Received Date: December 15, 2018; Accepted Date: March 26, 2018; Published Date: March 31, 2018
Citation: Sayanjali B (2018) The Carcinogenic Potential of Microbial Infections of the Prostate and the Role of Contaminations. Transl Biomed. Vol.9 No.1:145. DOI: 10.21767/2172-0479.100145
Several studies have identified bacteria and viruses in human prostatic tissues. The tumor microenvironment of prostate carcinoma is a complex community of genetically transformed cancer cells, non-neoplastic cells, and a diverse collection of microorganisms. Each of these components may contribute to carcinogenesis; however, the role of the microbes is the least well known. A variety of detection techniques have been used, such as PCR-based approaches, fluorescence in situ hybridization, immunological detection assays, and (bacterial) cultivation. Detection rates vary between these methods and each method has specific advantages and limitations. However, confounded by the high risk of contamination during or after the biopsy, it is challenging to make solid conclusions about the presence of certain microorganisms and its possible role in disease formation or progression.

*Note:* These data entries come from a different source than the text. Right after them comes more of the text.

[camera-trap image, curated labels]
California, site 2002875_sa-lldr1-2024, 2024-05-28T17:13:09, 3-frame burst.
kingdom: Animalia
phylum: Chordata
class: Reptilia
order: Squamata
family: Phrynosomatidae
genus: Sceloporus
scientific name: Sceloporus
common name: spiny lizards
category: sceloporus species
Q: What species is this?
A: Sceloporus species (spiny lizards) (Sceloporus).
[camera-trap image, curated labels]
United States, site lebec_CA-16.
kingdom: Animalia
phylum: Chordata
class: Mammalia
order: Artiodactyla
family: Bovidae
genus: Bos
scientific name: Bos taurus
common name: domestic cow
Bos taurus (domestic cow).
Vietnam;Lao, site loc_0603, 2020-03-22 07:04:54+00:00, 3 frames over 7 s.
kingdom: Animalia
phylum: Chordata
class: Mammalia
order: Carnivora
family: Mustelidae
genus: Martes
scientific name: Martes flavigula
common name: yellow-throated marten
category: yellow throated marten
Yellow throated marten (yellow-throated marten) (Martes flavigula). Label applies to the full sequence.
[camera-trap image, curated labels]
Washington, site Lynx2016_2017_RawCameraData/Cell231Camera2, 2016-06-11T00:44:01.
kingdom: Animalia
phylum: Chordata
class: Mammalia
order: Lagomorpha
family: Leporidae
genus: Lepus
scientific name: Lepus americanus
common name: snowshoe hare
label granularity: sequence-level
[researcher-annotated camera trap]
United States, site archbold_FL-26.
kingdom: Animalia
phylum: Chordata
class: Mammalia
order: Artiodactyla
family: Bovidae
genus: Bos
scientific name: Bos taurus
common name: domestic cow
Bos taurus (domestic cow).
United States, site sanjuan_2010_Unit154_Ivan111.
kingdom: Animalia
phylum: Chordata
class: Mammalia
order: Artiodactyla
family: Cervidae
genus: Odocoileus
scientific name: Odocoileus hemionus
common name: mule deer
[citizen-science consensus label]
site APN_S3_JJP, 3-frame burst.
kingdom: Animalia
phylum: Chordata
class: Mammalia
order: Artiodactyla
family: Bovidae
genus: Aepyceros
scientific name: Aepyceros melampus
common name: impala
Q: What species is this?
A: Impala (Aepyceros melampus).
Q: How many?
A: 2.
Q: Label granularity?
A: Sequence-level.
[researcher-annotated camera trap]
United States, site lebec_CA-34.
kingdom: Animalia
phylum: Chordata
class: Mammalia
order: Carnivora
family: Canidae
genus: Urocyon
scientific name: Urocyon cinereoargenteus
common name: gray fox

This doubt increases with the sensitive detection methods such as next generation sequencing technologies if there are no proper controls. Resident microbial communities often differ between healthy and diseased states, but whether these differences are of primary etiological importance or secondary to the altered inflammatory environment remains largely unknown.
Prostate; Microbiome; Contamination
There have been studies showing the presence of the microbial infections in the prostate, but due to lack of proper controls and the risk of contaminations, a solid conclusion cannot be made.
Worldwide, more than 670,000 men are diagnosed with prostate cancer (PCa) each year and 80,000 deaths are attributed to this cancer annually in Europe (http://info.cancerresearchuk.org and http://www.pcf.org), making it the most common non-cutaneous malignancy in men of Western countries. Furthermore, post mortem prostates exhibit high frequencies of PCa related abnormalities; it is estimated that around half of all men in their fifties and 80% of 80 year olds have histological evidence of this disease (http://info.cancerresearchuk.org). Almost all PCas (95%) are adenocarcinomas that originate in glandular tissue. The exact causes of PCa are unknown; the high frequency of PCa points to common causative circumstances and/or agents. Several risk factors have been identified, such as age, ethnicity, genetic predisposition, and diet [1,2]. In addition, many studies have presented circumstantial evidence that chronic inflammation of the prostate is an important contributing factor for prostate carcinogenesis [3,4]. Inflammatory mechanisms could stimulate carcinogenesis by causing DNA damage, promoting cellular turnover and creating a tissue microenvironment that enhances cell proliferation, migration and angiogenesis. In accordance with this hypothesis, daily use of anti-inflammatory medicines such as aspirin and ibuprofen decrease the risk of PCa .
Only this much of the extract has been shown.